PANSA SUL CASO GHERSI: “QUELLA POVERA BAMBINA NON TROVA ANCORA PACE”
IL GIORNALISTA AVEVA RACCONTATO NEL “SANGUE DEI VINTI” LA VIOLENZA SESSUALE E L’ASSASSINIO DELLA 13ENNI DA PARTE DI UN GRUPPO CRIMINALE DI PARTIGIANI
«Mai avrei immaginato che, dopo aver raccontato la storia di Giuseppina Ghersi nel 2003 all’interno del mio “Sangue dei vinti”, il fantasma di quella povera ragazzina potesse tornare nella cronaca di questi giorni».
Giampaolo Pansa è in automobile con la moglie quando risponde al telefono e concede una battuta sulla vicenda che sta animando non soltanto il dibattito cittadino ma nazionale di Giuseppina Ghersi, la tredicenne prima violentata e poi assassinata da partigiani savonesi nei giorni immediatamente successivi alla Liberazione.
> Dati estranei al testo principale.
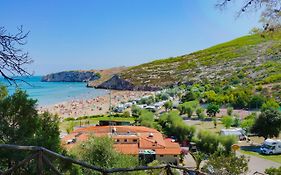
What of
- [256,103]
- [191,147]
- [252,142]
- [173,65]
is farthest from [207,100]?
[173,65]

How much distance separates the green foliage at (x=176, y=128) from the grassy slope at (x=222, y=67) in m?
47.6

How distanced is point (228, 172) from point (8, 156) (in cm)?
1351

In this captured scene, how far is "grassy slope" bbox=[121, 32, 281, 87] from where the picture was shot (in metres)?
96.7

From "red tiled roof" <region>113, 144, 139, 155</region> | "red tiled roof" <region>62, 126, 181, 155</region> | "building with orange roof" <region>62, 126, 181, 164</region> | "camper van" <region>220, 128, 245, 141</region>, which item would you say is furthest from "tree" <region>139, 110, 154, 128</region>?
"red tiled roof" <region>113, 144, 139, 155</region>

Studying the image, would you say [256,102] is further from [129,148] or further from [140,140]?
[129,148]

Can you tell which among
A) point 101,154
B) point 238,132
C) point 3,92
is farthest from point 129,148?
point 3,92

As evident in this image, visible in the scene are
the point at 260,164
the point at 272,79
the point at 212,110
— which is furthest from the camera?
the point at 272,79

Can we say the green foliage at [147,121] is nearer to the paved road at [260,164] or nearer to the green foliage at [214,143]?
the green foliage at [214,143]

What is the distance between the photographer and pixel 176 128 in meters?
34.7

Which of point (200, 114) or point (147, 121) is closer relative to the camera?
point (147, 121)

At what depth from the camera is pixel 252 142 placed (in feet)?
111

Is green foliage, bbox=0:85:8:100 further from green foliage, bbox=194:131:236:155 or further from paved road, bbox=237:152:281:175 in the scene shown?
green foliage, bbox=194:131:236:155

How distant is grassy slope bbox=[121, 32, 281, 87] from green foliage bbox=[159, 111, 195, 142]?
1873 inches

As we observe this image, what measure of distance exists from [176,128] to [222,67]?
8282 cm
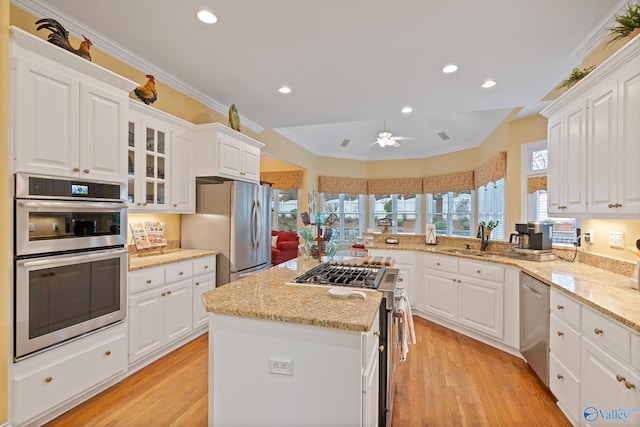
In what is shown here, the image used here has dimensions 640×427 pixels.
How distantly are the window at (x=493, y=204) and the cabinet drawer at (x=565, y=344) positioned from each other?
2.92 metres

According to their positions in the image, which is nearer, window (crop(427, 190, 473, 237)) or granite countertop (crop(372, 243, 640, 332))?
granite countertop (crop(372, 243, 640, 332))

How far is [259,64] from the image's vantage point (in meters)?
2.87

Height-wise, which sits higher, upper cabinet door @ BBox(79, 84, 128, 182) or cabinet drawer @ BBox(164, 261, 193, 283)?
upper cabinet door @ BBox(79, 84, 128, 182)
Un caso riesploso con l’anticipazione pubblicata da Il Secolo XIX e La Stampa cinque giorni fa sulla volontà del Comune di Noli di intitolare una targa alla memoria de “Pinuccia”, decisione accolta con sdegno dall’Anpi di Savona.
Poi le polemiche, la notizia ripresa da decine di quotidiani e giornali online, la correzione di rotta dell’Anpi nazionale che ha aggiustato il tiro rispetto alla posizione espressa in un primo momento dalla sezione locale dell’associazione dei partigiani.
Anche Pansa, maestro di giornalismo e saggista che con i suoi libri di storia sulla Resistenza ha modificato il sentire comune sulla guerra civile, in libreria con l’ultimo volume “Il mio viaggio tra i vinti, neri, bianchi e rossi”, tornerà a occuparsi del caso di Giuseppina Ghersi.
Pansa ha raccontato la storia di Giuseppina Ghersi all’interno del suo primo libro dedicato alle uccisioni e violenze compiute dai partigiani alla fine della guerra, il “Sangue dei vinti”: un testo accolto da roventi polemiche, con proteste vibranti e persino presentazioni impedite per ragioni di ordine pubblico.
Nel libro racconta così la storia di Giuseppina: «I rapitori di Giuseppina decisero che lei aveva fatto la spia per i fascisti o per i tedeschi. Le tagliarono i capelli a zero. Le cosparsero la testa di vernice rossa — racconta Pansa -. La condussero al campo di raccolta dei fascisti a Legino, sempre nel comune di Savona. Qui la pestarono e violentarono. Una parente che era riuscita a rintracciarla a Legino la trovò ridotta allo stremo. La ragazzina piangeva. Implorava: Aiutatemi! mi vogliono uccidere. Non ci fu il tempo di salvarla perchè venne presto freddata con una raffica di mitra, vicino al cimitero di Zinola. Chi ne vide il cadavere, lo trovò in condizioni pietose».
E, ancora, a proposito dell’adesione della Ghersi al fascismo, sostenuta sia dall’Anpi di Savona che da alcune testimonianze che descrivono la tredicenne come una «spia che girava armata e in camicia nera», Pansa spiega come «soltanto un parente, Attilio M, 33 anni, operaio, aveva la tessera del partito. Lui, anzichè essere rapito, fu ucciso subito, il 25 o il 26 aprile» mentre nè Giuseppina nè i genitori — commercianti di frutta e verdura al mercato di Savona — sarebbero stati iscritti al partito fascista repubblicano, propaggine crepuscolare del Pnf nel biennio della Repubblica di Salò.
Una versione, quella racconta da Pansa, che si discosta molto da quella portata avanti sia dall’Anpi — che ha sempre duramente criticato il lavoro “revisionista” di un decano del giornalismo — sia da alcune testimonianze di savonesi, emerse anche negli ultimi giorni dopo la notizia dell’iniziativa intrapresa dal Comune di Noli.